Wednesday, October 03, 2007

Midshipman Anthony Martin Kimmins, HMS Marlborough

Anthony Martin Kimmins was born on 11th October 1901, his birth registered at Hendon, north London in March the following year.  His mother, Grace Kimmins, (later Dame Grace Kimmins), co-founded Chailey Heritage Hospital (previously the Chailey Union Workhouse) with Alice Rennie the following year.  The following information is taken from East Sussex County Council’s page on Chailey Heritage Hospital:

“It is world-famous for its ground-breaking approach to orthopaedics. Originally it offered hospital treatment, education and training in craftwork to children with severe physical disabilities. Much of the philosophy of care derived from Grace Kimmins' husband, Dr C W Kimmins, who was an educational psychologist for the London County Council. Chailey Heritage was initially a private institution and relied heavily on donations for its survival. Grace Kimmins tirelessly and inventively raised funds for the hospital.

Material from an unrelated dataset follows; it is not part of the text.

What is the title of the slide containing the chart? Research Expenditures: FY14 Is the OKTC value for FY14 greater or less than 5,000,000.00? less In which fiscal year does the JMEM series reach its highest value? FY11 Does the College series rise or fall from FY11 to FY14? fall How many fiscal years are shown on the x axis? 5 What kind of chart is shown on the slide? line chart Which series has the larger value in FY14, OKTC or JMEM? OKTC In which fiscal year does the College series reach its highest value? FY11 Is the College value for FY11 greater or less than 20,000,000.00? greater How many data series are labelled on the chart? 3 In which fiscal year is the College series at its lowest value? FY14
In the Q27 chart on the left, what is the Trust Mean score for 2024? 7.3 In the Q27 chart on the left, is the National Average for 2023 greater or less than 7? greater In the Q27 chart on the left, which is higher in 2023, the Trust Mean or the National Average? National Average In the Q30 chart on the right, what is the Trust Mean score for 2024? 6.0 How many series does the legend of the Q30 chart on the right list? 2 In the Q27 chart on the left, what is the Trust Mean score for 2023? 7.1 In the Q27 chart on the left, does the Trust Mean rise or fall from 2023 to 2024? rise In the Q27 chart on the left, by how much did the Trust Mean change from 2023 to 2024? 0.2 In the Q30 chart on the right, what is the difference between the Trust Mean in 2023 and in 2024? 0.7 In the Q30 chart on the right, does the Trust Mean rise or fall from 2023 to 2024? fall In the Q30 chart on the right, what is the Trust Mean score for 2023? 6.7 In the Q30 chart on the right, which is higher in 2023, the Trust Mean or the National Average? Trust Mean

She was well-connected and used her contacts to secure the patronage and support of royalty, the aristocracy, affluent businessmen and the press.”

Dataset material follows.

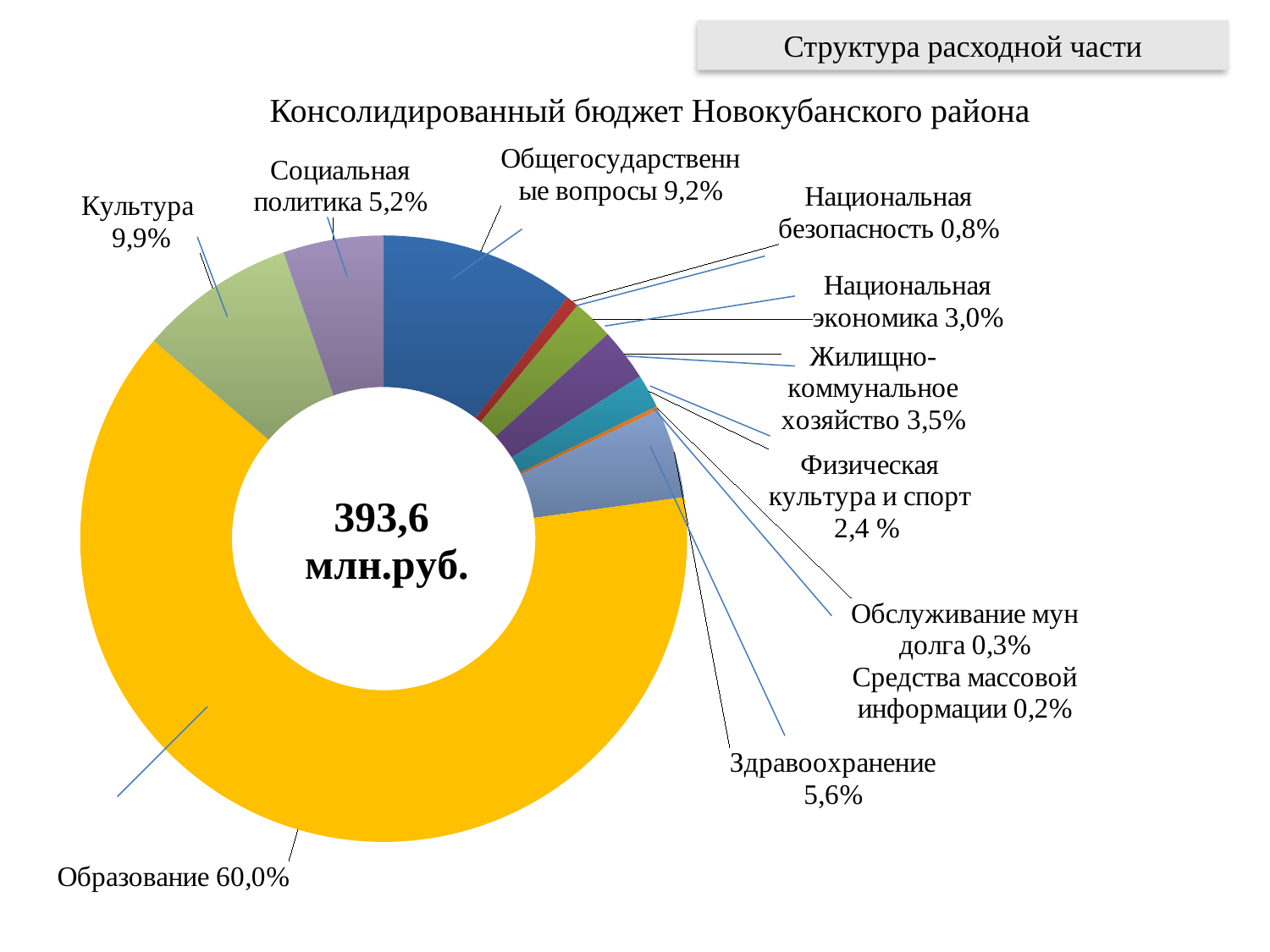
Which category has the smallest share of the consolidated budget? Средства массовой информации What share of the consolidated budget goes to Общегосударственные вопросы? 9,2% What total amount is shown in the centre of the chart? 393,6 млн.руб. Which has a larger share, Национальная экономика or Физическая культура и спорт? Национальная экономика How many categories are shown in the chart? 11 Which category has the largest share of the consolidated budget? Образование What share of the consolidated budget goes to Здравоохранение? 5,6% What share of the consolidated budget goes to Образование? 60,0% What is the title of the chart? Консолидированный бюджет Новокубанского района What share of the consolidated budget goes to Жилищно-коммунальное хозяйство? 3,5% What is the difference in percentage points between Культура and Социальная политика? 4,7 What kind of chart is shown on the slide? Doughnut chart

Anthony Kimmins spent two years at Osborne and two terms at Dartmouth before first going to sea in HMS Marlborough.  He first appears in Chailey’s parish magazine as Cadet Captain A Kimmins, Royal Navy, in October 1916.  By April 1917 he is listed as A M Kimmins and by December that year is recorded as Midshipman A M Kimmins, HMS Marlborough.  This information is then repeated monthly up to and including the final published roll call in July 1919.
Anthony Kimmins joined the Fleet Air Arm in the inter-war years until retirement from the Royal Navy.  Immediately after, he entered the film world, starring first as an actor (his debut was in 1933 in The Golden Cage) and latterly as a director (from 1937).  He rejoined the Royal Navy during the Second World War, serving first as a naval broadcaster and latterly becoming a captain on the staff of the Director of Naval Intelligence.  After the war he went back to producing and directing films.  He wrote his autobiography – Half Time – in 1948 and died in 1964.

Anthony’s older brother Brian also served his King and Country during the First World War.

On a separate note, on this day 89 years ago, my grandfather's brother, John Frederick Nixon, was killed in action whilst attached to the 8th London Regiment (The Post Office Rifles). Jack has no known grave and is commemorated on the Vis-en-Artois memorial in France. May he rest in peace.